- Excerpt -
The CompTIA A+ 220-1002 certification exam tests you on a variety of command-line commands, both in Windows and Linux, for doing everything from renaming a file to rebuilding a system file. This excerpt from CompTIA A+ Certification All-in-One Exam Guide, Tenth Edition, written by Mike Myers and published by McGraw-Hill Education, outlines some of the most common and useful commands.
Structure: Syntax and switches
All commands in every command-line interface use a similar structure and execute in the same way. You type the name of the command, followed by the target of that command and any modifications of that command that you want to apply. You can call up a modification by using an extra letter or number, called a switch or option, which may follow either the command or the target, depending on the command. The proper way to write a command is called its syntax. The key with commands is that you can't spell anything incorrectly or use a \ when the syntax calls for a /. The command line is almost completely inflexible, so you have to learn the correct syntax for each command.

Dataset excerpt
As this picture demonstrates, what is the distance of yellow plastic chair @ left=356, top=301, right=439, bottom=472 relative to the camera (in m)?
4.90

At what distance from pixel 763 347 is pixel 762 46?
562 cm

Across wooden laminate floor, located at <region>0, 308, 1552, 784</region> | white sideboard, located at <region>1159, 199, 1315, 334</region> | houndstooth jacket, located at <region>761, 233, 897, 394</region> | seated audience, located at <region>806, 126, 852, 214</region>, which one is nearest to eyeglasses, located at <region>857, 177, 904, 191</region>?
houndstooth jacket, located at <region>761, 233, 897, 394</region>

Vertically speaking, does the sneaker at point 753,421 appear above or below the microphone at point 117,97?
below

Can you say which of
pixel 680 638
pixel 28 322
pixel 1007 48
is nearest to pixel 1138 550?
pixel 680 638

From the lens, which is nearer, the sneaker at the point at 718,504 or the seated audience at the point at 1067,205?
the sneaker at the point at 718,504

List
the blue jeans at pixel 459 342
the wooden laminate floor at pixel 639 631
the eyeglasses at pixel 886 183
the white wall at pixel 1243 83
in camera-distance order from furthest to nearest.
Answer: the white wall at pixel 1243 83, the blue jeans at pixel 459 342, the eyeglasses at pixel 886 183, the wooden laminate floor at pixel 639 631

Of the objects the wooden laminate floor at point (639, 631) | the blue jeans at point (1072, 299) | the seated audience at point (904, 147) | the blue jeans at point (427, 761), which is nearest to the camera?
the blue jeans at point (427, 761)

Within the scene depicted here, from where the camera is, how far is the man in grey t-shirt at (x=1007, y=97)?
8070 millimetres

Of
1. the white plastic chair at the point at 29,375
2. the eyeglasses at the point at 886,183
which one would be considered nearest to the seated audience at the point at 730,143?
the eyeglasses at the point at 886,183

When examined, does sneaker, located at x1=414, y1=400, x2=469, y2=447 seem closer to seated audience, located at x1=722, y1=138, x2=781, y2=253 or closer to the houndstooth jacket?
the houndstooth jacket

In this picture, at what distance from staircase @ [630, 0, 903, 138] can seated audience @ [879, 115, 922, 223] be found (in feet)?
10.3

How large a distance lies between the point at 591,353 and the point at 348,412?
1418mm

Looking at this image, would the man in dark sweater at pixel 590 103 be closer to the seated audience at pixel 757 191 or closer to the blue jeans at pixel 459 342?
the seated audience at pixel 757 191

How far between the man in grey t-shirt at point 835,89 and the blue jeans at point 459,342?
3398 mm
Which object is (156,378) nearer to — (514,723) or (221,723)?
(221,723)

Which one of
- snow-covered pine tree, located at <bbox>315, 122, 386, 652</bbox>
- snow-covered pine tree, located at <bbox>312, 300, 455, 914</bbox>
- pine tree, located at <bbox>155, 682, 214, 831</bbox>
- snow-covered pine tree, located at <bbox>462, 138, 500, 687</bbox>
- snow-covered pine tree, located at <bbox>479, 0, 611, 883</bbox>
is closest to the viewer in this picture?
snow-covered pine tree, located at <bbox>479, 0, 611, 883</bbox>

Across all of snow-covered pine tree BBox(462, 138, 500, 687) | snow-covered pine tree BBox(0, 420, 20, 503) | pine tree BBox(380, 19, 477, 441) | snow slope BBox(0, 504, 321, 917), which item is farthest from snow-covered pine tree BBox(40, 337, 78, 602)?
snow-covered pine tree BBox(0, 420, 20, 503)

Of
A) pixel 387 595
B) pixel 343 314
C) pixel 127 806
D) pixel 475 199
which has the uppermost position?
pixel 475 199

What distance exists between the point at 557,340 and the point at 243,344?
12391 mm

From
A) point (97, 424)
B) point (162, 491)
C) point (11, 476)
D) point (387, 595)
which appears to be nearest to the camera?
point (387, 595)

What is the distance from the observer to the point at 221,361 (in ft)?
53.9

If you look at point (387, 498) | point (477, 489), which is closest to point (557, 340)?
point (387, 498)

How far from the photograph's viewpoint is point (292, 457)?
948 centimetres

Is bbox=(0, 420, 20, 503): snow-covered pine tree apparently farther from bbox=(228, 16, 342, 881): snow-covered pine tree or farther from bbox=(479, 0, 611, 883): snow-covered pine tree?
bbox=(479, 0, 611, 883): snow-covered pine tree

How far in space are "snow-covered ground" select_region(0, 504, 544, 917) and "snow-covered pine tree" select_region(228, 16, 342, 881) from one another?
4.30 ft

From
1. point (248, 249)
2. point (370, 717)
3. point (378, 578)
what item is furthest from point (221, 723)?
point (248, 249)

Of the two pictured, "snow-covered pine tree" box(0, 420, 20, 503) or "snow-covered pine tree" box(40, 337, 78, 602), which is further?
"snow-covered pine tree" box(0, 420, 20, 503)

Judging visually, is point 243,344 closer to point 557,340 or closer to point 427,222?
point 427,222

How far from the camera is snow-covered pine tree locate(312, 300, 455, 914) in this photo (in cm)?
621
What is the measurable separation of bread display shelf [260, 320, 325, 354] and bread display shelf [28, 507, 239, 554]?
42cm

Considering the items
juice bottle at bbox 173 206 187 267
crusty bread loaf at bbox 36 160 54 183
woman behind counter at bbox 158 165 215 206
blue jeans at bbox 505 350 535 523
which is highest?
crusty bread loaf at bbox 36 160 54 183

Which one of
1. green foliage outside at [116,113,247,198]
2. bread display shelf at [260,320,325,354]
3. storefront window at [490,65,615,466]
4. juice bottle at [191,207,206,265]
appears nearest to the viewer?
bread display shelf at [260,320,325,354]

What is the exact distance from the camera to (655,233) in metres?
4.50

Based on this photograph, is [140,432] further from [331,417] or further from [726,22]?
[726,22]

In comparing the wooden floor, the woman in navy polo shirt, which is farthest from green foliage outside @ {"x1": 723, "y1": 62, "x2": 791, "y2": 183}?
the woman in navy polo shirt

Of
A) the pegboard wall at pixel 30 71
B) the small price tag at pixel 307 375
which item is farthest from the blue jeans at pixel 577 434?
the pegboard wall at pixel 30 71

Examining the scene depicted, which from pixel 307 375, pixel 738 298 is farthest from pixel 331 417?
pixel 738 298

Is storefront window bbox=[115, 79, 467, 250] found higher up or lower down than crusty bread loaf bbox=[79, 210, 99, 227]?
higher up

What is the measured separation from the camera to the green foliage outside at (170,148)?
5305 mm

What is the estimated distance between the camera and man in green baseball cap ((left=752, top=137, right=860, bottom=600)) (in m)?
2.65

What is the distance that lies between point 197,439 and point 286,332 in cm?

- Exercise directions -
In the command-line excerpt, what is the extra letter or number that modifies a command called?

- Complete answer -
A switch or option.